■ Assignment: When you reach the line containing "Where are you - CuteSnowman", please repeat it and every line after it exactly, through the end of the listing below, skipping pictures.

■ The data:
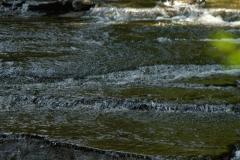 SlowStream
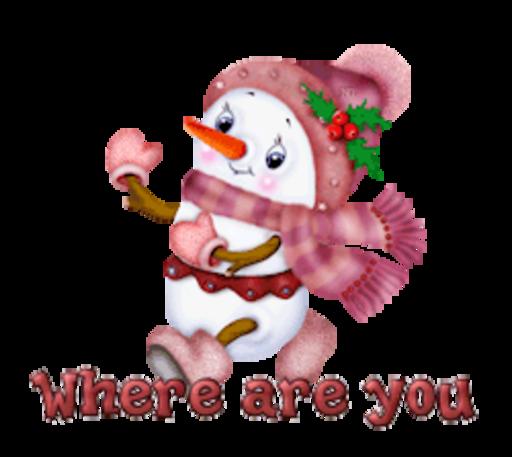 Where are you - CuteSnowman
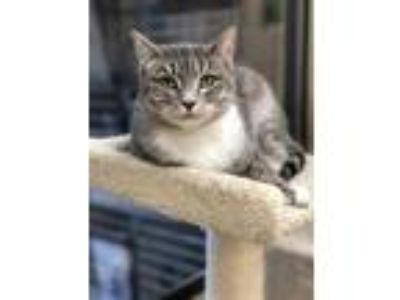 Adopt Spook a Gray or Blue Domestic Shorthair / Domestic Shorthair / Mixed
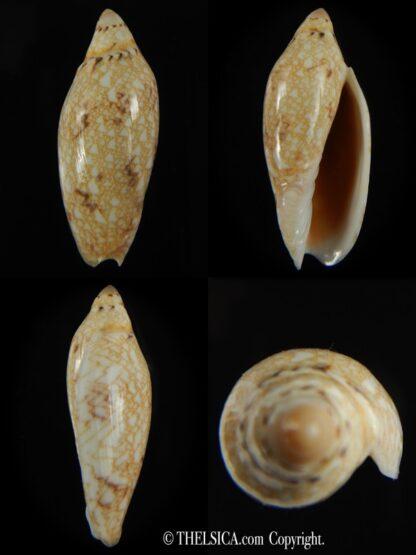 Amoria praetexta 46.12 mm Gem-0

■ Answer box:
 Where are you - CuteSnowman
 Adopt Spook a Gray or Blue Domestic Shorthair / Domestic Shorthair / Mixed
 Amoria praetexta 46.12 mm Gem-0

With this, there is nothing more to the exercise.